Because everyone’s time is valuable, the meeting can be short and concise depending on the circumstances. Conducting business in person allows you to work together closely and enables in-house counsel to get to know and trust you.
PREPARE BEFORE YOU DIAL. Speaking to in-house counsel as a new attorney can be nerve-racking. However, being prepared before you place your phone call will go a long way in calming your nerves. Unless it is an emergency, resist the impulse to immediately return calls. First make sure you have your supervisor’s authority to contact counsel. Don’t wait hours or days before dialing, but do research the issue quickly and construct an outline of your points and any additional questions you may have. By being prepared before you dial, your return call will go much more smoothly.
INVOLVE IN-HOUSE COUNSEL. Whether you are a litigation attorney or a transactional attorney, you can involve in-house counsel with your case in a number of different ways. Who will know your client’s business better than in-house counsel?
In litigation cases, in-house counsel can help you figure out what types of questions should demand your focus during depositions, or whose depositions you or your partner should take. When you are responding to discovery, first draft a response containing all the information you have, and then ask in-house counsel to fill in any gaps.
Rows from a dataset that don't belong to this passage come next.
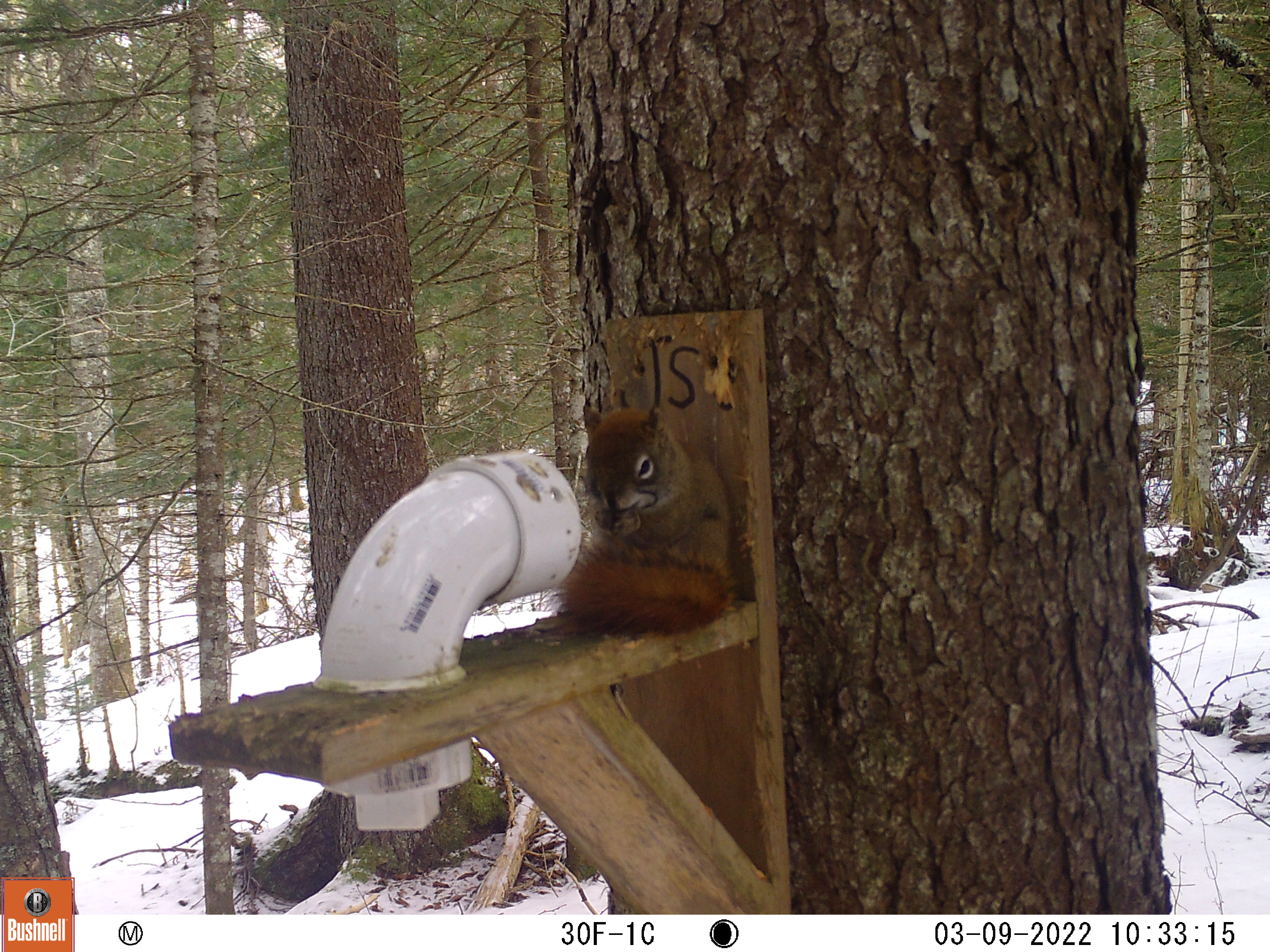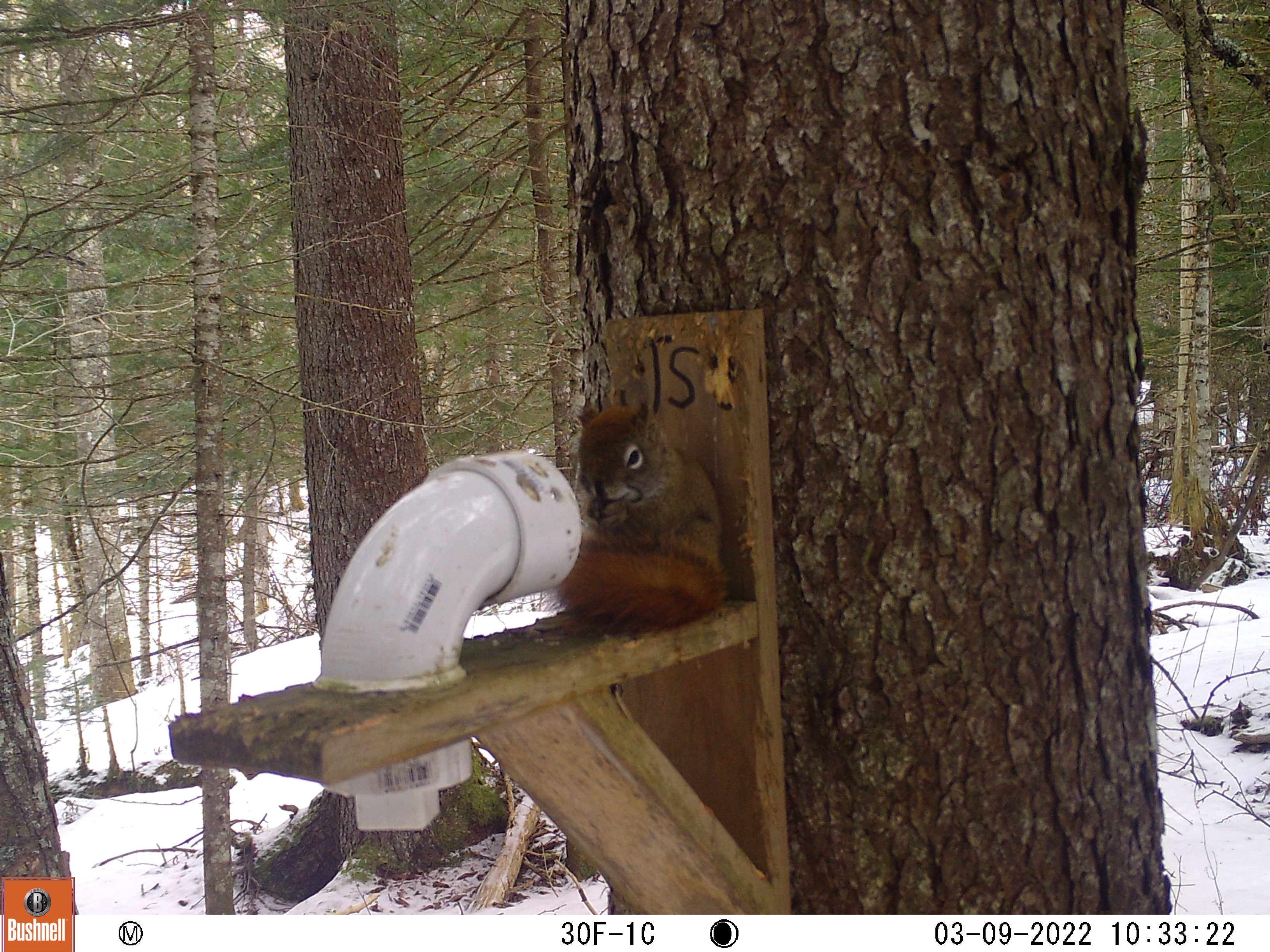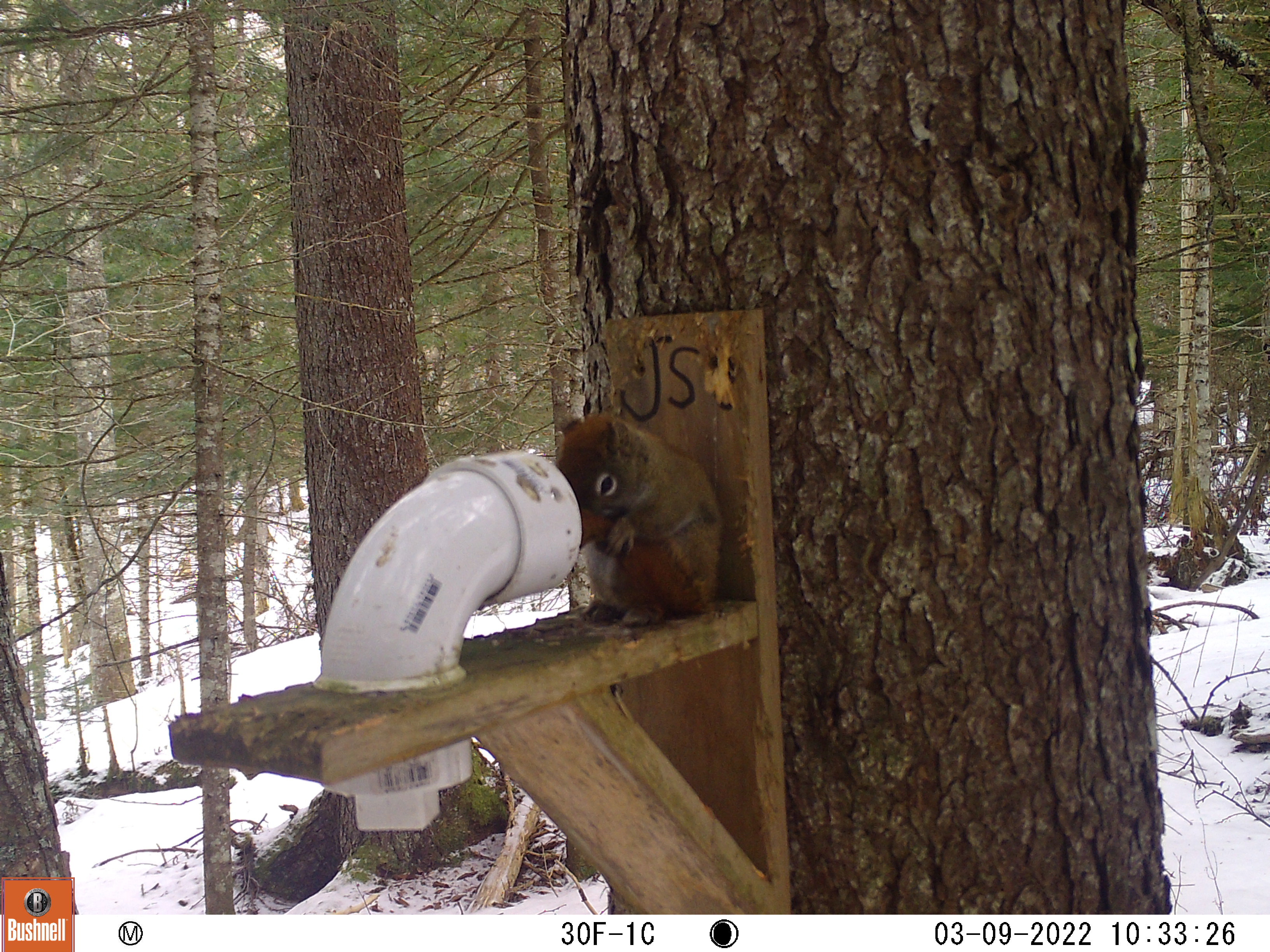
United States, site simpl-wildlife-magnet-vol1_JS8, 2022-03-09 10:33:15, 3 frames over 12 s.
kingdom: Animalia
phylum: Chordata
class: Mammalia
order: Rodentia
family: Sciuridae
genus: Tamiasciurus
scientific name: Tamiasciurus hudsonicus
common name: red squirrel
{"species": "red squirrel (Tamiasciurus hudsonicus)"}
Once you are done, set up a meeting with in-house counsel to review the drafts together in person or telephonically.
Invite in-house counsel to attend depositions or mediations; if a specific issue arises of which you may not be aware--such as prior lawsuits in which the company took a specific defense (especially important when dealing with a national company)--in-house counsel can help make sure you do not deviate from prior positions.
If you are working on a dispositive motion such as a summary judgment, forward it to in-house counsel in advance of your deadline to allow for their input. In transactional matters, find out what other types of agreements your client has engaged in and what terms are most essential.
PROVIDE DETAILED DESCRIPTIONS WHEN YOU BILL. More often than not, in-house counsel will review the legal bills from outside counsel. Unfortunately, for most new attorneys, adequately describing billable tasks can be difficult. After all, most law schools do not provide a class on billing. The most important rule to remember is to use the five Ws--who, what, when, where, and why. For example, if you bill for review of medical records, state the reason why you conducted the review (such as “in preparation of damages section of mediation brief”).
Follow these key recommendations, and you’ll be on your way to keeping in-house counsel happy. Although your primary obligation is always to your firm, you’ll make valuable connections that you may need in the future.